▶ **Tarea del ejercicio**: Traduce al inglés esta oración del texto proporcionado: "Estamos convencidos de que una cosa es hacer crónica, y otra hacer novela."

Sabemos que muchos adversarios aplaudirán estos razonamientos y que muchos amigos menearán la cabeza. Pero no importa. Estamos convencidos de que una cosa es hacer crónica, y otra hacer novela. Y que las caídas y los terremotos de la historia, mientras deben tener un reflejo evidente e inmediato en los servicios periodísticos, no pueden de ordinario sino perjudicar la eficacia del trabajo literario que haga de ellos argumentos a toda costa.
Dejemos estar a los ejemplos ilustres, aquellos ejemplos que se citan comúnmente-la epopeya napoleónica que esperó cincuenta años para hacerse libro y relato con Tolstoi-, dejemos este ejemplo porque no es verdad que las nuevas experiencias de la vida y de la historia, alabadas sobre los campos de batalla del Imperio, ingresaron en la literatura solamente con La guerra y la Paz. Aquella experiencia se llamó romanticismo, se llamó culto del dolor universal o de la acción por la acción, y no solo no se hizo esperar cincuenta años, sino que con Stendhal, con nuestro Leopardi, con los grandes alemanes, con Alfieri también, acompañó y directamente precedió a la gran revolución.

▶ **Entradas extraídas**:
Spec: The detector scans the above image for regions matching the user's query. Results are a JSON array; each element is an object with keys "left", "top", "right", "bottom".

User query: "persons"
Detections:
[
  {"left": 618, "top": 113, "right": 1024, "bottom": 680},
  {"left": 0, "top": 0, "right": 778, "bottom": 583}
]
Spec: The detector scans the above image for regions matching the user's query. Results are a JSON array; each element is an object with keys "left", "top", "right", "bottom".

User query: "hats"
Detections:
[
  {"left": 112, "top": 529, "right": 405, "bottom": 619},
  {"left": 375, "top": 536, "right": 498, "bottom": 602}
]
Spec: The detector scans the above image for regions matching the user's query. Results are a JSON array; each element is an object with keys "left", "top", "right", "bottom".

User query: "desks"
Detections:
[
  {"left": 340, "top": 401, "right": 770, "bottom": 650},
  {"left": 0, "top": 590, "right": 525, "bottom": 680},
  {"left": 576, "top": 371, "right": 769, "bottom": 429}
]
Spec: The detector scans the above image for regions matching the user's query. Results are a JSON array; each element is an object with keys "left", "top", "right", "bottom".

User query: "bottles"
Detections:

▶ **Respuesta**: We are convinced that writing a chronicle is one thing, and writing a novel is another.